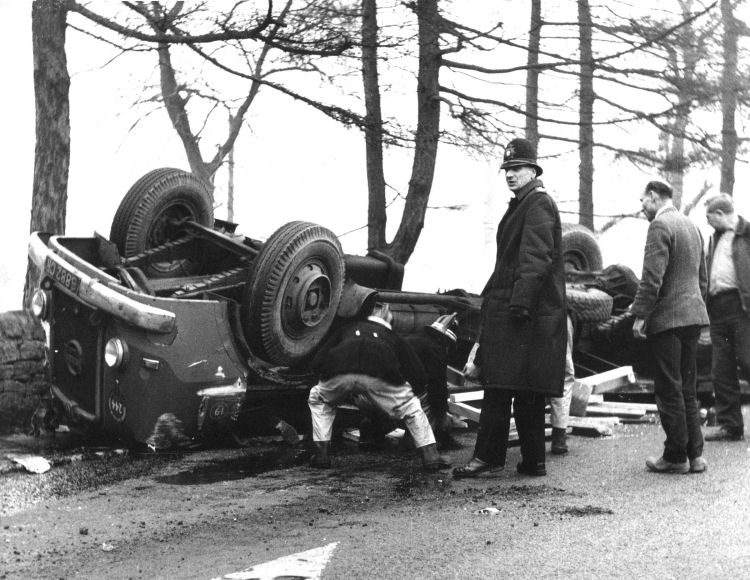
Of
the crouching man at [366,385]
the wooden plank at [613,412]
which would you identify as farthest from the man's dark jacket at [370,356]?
the wooden plank at [613,412]

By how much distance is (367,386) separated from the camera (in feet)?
21.5

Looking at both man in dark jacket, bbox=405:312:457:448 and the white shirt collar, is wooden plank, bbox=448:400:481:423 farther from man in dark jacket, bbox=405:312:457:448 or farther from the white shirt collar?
the white shirt collar

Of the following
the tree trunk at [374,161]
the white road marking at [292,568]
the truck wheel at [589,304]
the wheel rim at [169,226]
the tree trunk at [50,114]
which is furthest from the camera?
the tree trunk at [374,161]

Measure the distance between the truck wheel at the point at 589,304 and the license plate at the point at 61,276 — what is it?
4.78m

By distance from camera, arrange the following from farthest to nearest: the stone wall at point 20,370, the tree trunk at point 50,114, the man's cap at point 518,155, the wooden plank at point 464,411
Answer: the tree trunk at point 50,114
the wooden plank at point 464,411
the stone wall at point 20,370
the man's cap at point 518,155

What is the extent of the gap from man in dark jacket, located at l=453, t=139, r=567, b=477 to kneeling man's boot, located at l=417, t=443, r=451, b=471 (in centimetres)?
24

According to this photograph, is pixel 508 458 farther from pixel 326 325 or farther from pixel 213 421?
pixel 213 421

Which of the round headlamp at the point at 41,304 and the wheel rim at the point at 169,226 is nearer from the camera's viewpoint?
the round headlamp at the point at 41,304

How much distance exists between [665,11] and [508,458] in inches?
304

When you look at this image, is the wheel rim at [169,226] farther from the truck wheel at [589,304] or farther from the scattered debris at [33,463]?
the truck wheel at [589,304]

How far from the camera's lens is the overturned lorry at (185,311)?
648 cm

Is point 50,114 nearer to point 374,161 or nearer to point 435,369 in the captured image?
point 374,161

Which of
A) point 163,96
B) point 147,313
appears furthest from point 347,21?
point 163,96

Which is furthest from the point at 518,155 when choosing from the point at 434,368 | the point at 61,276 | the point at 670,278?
the point at 61,276
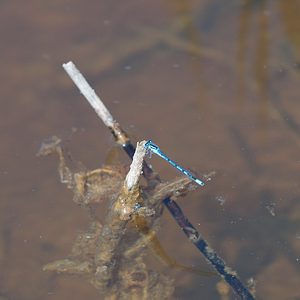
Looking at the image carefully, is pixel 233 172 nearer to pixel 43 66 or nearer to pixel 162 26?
pixel 162 26

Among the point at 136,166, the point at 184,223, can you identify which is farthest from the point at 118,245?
the point at 136,166

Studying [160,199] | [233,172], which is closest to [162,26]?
[233,172]

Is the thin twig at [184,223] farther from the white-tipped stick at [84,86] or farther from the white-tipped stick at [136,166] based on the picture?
the white-tipped stick at [136,166]

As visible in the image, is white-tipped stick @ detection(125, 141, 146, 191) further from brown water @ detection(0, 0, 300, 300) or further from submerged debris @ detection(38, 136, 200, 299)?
brown water @ detection(0, 0, 300, 300)

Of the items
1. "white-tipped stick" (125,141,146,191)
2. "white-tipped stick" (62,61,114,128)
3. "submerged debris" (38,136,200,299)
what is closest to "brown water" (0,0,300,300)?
"submerged debris" (38,136,200,299)

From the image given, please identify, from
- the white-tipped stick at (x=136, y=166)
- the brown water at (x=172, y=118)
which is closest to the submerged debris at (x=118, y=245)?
the brown water at (x=172, y=118)
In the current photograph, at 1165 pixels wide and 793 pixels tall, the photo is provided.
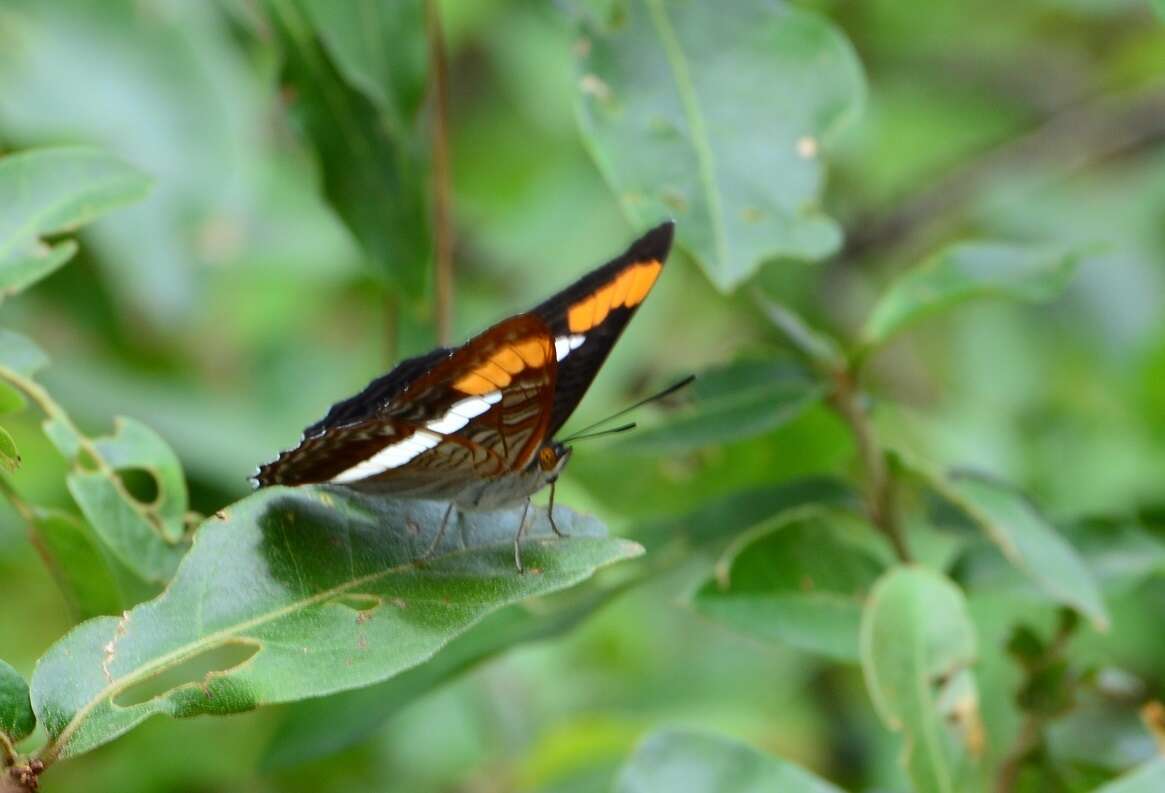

=======

Aim of the exercise: Count the lines in the material that contain the word "wheel" and reply with the number alone.

Solution to this problem: 6